Fragment nagrodzonej prozy:
Gzik-dojarz
– Ziutek, wyłaź z nory w tejże chwili, bo cierpliwość niechybnie stracę! – ponowiła wołanie ze zdwojoną siłą, aż spod strzechy spłoszone wróble w popłochu wyfrunęły stadem, zaś młode boćki na gnieździe
zaczęły śmiesznie przebierać nogami, jakby kto do nich z procy smalił bez litości.
– Czego tak się wydzierasz, kobieto, jak obłupiana ze skóry? – ze stodoły wytoczył się rumiany mężczyzna pokryty dokładnie białym pyłem.
– Pali się, na łeb wali, czy coś gorszego jeszcze? – dociekał wyraźnie niezadowolony, że go małżonka od roboty oderwała.
– Ani się pali, ani się wali – zaperzyła się i wzruszyła ramionami wzburzona połowica, jakby opędzała się przed natrętną muchą lub komarem krwi żądnym. – Sprawa jest stokrotnie bardziej poważna – raptownie ściszyła głos i rozejrzała się wokół bojaźliwie.
– Co ty powiesz! – małżonek otrzepywał mączny pył pod nosem rozgorączkowanej małżonki, jakby chciał podkreślić, że niepotrzebnie go od ważnego zajęcia odrywa.
– Gzik-Dojarz grasuje w naszej okolicy! – wyrzuciła jednym tchem prosto do ucha nastroszonego małżonka, aż mu z twarzy jak gołąbek pokoju biały obłok sfrunął. – Ani chybi, Gzik-Dojarz! – powtórzyła
dobitniej dla pewności, gdyby źle usłyszał za pierwszym razem.
– Co ty wygadujesz, kobieto? – rumieńce z gospodarza oblicza zniknęły jak zmiecione drapakiem, a cera przybrała kolor podobny do pyłu okrywającego robocze ubranie.

Miejsce II

 Janina Jakoniuk z Białegostoku
za prozę Kartka z kalendarza – Rocznica
Uzasadnienie:
Kartka z kalendarza – Rocznica to opowieść o niepełnosprawności, która nie zamyka, a otwiera drzwi.
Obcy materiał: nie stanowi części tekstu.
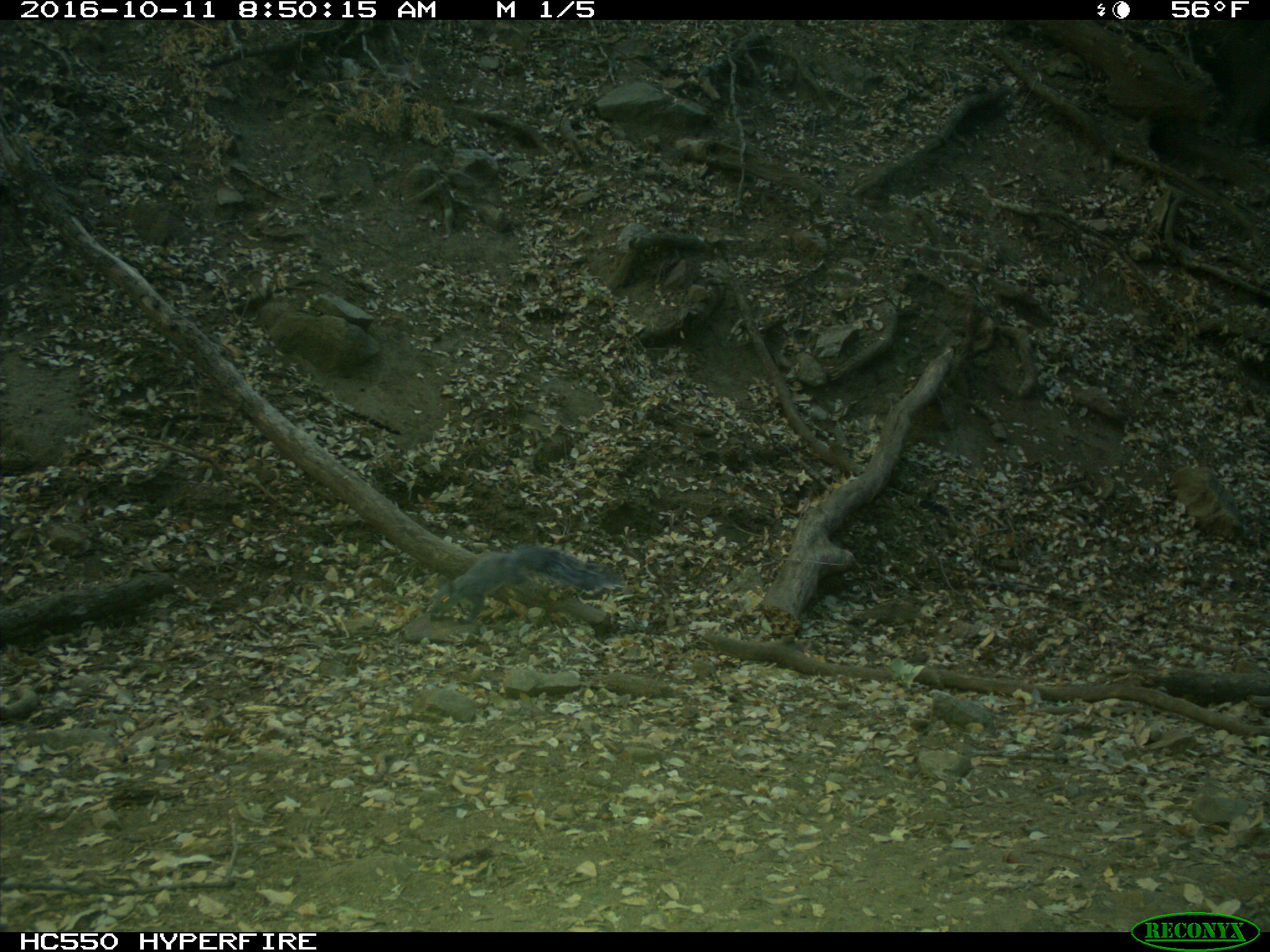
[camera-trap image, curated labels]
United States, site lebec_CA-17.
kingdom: Animalia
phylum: Chordata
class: Mammalia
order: Rodentia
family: Sciuridae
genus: Sciurus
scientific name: Sciurus carolinensis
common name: eastern gray squirrel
Jeśli literatura ma wypełnić misję przywracania nadziei, to fragment opowiadania Janiny Jakoniuk robi to w 100 procentach. Autorka, opisując przerwane chorobą życie Kasi, pokazuje, że życie może się zaczynać, nawet wtedy, gdy prawie się skończyło. Literacki sposób obrazowania ujmuje soczystą narracją, zgrabnym opisem i ciekawymi dialogami. Jeśli to tylko fragment- czekamy na więcej!
Fragment nagrodzonej prozy:
Rocznica
Dziś mija trzy lata od dnia kiedy moje życie obróciło się o 180 stopni! Zdałam właśnie wtedy maturę. Otrzymałam świadectwo dojrzałości, z czerwonym paskiem! (duma rodziców) i wydawało mi się, że świat należy do mnie. Pojechałam rowerem do mojej koleżanki, mieszkającej na tym samym osiedlu, dwie ulice dalej, aby wspólnie przeżywać nasz sukces i porozmawiać o balu maturalnym. Obiecałam mamie wrócić na obiad. Trochę się zagadałyśmy, więc wyjechałam od niej około piętnastej. Miałam głowę pełną pomysłów i chyba dlatego nie zauważyłam tamtego samochodu. To stało się tak szybko. Nic nie pamiętam. Obudziłam się w szpitalu. Nade mną pochylały się jakieś obce, zamaskowane twarze.
Chciałam zapytać gdzie jestem i dlaczego, ale nie mogłam wydobyć głosu. Ponadto byłam podłączona do jakiejś aparatury. Słyszałam przyciszone rozmowy i szum tej aparatury. Po chwili zobaczyłam nade mną zapłakaną twarz mojej mamy.
– Żyjesz! Będzie dobrze – wyszeptała – odpoczywaj teraz. Będę przy
tobie. Tyle tylko pamiętam z tego pierwszego dnia mojego ponownego
narodzenia.
Miejsce III

Halinka Bohuta-Stąpel z Wilkanowa/k. Zielonej Góry
za prozę: O, matko boska!

Uzasadnienie: „O, matko boska!” to na poły oniryczne, na poły rzeczywiste zmierzenie się z ważnymi elementami życia: istnieniem nieba wraz z zamieszkującymi je postaciami, coraz częstszym przez kobiety sięganiem po alkohol, przemijaniem oraz samotnością i niezrozumieniem w związku. Na szczęście autorka puszcza do czytelnika oko, wspominając o poważnych problemach XXI wieku w sposób lekki, niebanalny i żartobliwy. Brawa za autoironię względem religii, upływu czasu i dyktatu młodości. Styl i język – w zauważalny sposób wyróżnia pracę wśród innych.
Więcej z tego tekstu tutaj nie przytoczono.